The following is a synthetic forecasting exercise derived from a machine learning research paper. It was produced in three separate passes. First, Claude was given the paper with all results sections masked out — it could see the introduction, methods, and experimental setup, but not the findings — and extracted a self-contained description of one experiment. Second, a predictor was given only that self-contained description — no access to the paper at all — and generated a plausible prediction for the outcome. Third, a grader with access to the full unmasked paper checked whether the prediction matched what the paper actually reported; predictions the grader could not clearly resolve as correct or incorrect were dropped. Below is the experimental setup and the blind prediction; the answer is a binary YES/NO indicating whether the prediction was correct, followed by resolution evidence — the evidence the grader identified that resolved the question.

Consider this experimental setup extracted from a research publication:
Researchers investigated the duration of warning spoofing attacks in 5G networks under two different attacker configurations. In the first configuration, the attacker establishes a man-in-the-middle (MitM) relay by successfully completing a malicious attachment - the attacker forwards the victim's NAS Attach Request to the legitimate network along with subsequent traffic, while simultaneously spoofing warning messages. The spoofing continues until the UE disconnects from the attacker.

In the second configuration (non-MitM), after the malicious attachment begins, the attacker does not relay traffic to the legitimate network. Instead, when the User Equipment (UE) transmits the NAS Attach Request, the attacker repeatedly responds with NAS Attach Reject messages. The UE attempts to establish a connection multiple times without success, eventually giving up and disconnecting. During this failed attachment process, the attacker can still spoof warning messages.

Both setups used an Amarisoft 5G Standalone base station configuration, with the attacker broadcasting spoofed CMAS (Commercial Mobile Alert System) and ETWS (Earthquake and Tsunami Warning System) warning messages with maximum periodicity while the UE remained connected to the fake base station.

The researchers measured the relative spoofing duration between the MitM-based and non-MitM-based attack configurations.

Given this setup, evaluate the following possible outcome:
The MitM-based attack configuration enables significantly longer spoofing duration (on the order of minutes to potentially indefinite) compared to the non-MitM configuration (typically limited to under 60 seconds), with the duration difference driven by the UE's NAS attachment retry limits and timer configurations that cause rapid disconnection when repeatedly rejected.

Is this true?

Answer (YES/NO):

### PROBLEM TO WORK ON
Word for word, retype all of the entries above.

### PROBLEM SOLUTION
The following is a synthetic forecasting exercise derived from a machine learning research paper. It was produced in three separate passes. First, Claude was given the paper with all results sections masked out — it could see the introduction, methods, and experimental setup, but not the findings — and extracted a self-contained description of one experiment. Second, a predictor was given only that self-contained description — no access to the paper at all — and generated a plausible prediction for the outcome. Third, a grader with access to the full unmasked paper checked whether the prediction matched what the paper actually reported; predictions the grader could not clearly resolve as correct or incorrect were dropped. Below is the experimental setup and the blind prediction; the answer is a binary YES/NO indicating whether the prediction was correct, followed by resolution evidence — the evidence the grader identified that resolved the question.

Consider this experimental setup extracted from a research publication:
Researchers investigated the duration of warning spoofing attacks in 5G networks under two different attacker configurations. In the first configuration, the attacker establishes a man-in-the-middle (MitM) relay by successfully completing a malicious attachment - the attacker forwards the victim's NAS Attach Request to the legitimate network along with subsequent traffic, while simultaneously spoofing warning messages. The spoofing continues until the UE disconnects from the attacker.

In the second configuration (non-MitM), after the malicious attachment begins, the attacker does not relay traffic to the legitimate network. Instead, when the User Equipment (UE) transmits the NAS Attach Request, the attacker repeatedly responds with NAS Attach Reject messages. The UE attempts to establish a connection multiple times without success, eventually giving up and disconnecting. During this failed attachment process, the attacker can still spoof warning messages.

Both setups used an Amarisoft 5G Standalone base station configuration, with the attacker broadcasting spoofed CMAS (Commercial Mobile Alert System) and ETWS (Earthquake and Tsunami Warning System) warning messages with maximum periodicity while the UE remained connected to the fake base station.

The researchers measured the relative spoofing duration between the MitM-based and non-MitM-based attack configurations.

Given this setup, evaluate the following possible outcome:
The MitM-based attack configuration enables significantly longer spoofing duration (on the order of minutes to potentially indefinite) compared to the non-MitM configuration (typically limited to under 60 seconds), with the duration difference driven by the UE's NAS attachment retry limits and timer configurations that cause rapid disconnection when repeatedly rejected.

Is this true?

Answer (YES/NO):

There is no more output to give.